** Opening SOURCE RECORDS block **
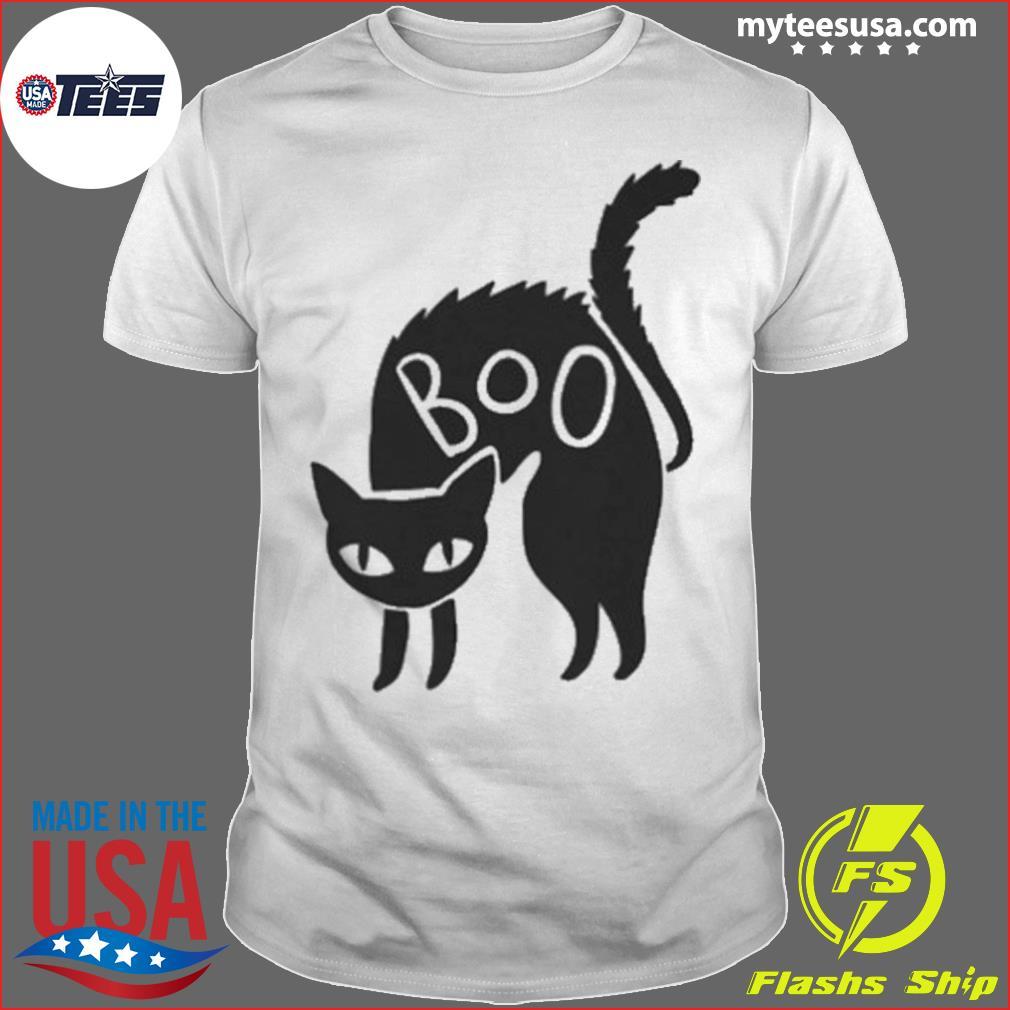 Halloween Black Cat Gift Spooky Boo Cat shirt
** Closing SOURCE RECORDS block **
** Opening SOURCE RECORDS block **
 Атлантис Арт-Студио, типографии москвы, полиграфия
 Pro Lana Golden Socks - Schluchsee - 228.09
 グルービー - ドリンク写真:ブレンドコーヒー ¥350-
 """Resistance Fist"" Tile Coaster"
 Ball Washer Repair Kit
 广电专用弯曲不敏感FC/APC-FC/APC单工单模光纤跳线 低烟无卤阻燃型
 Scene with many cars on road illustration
** Closing SOURCE RECORDS block **
** Opening SOURCE RECORDS block **
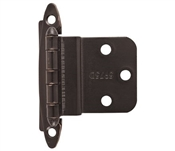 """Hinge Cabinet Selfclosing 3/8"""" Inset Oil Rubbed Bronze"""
** Closing SOURCE RECORDS block **
WHAT YOU SHOULD DO: From the records above, print exactly the lines that run from the line with "广电专用弯曲不敏感FC/APC-FC/APC单工单模光纤跳线 低烟无卤阻燃型" to the line with "Scene with many cars on road illustration", inclusive.

OUTPUT OF THE TASK:
 广电专用弯曲不敏感FC/APC-FC/APC单工单模光纤跳线 低烟无卤阻燃型
 Scene with many cars on road illustration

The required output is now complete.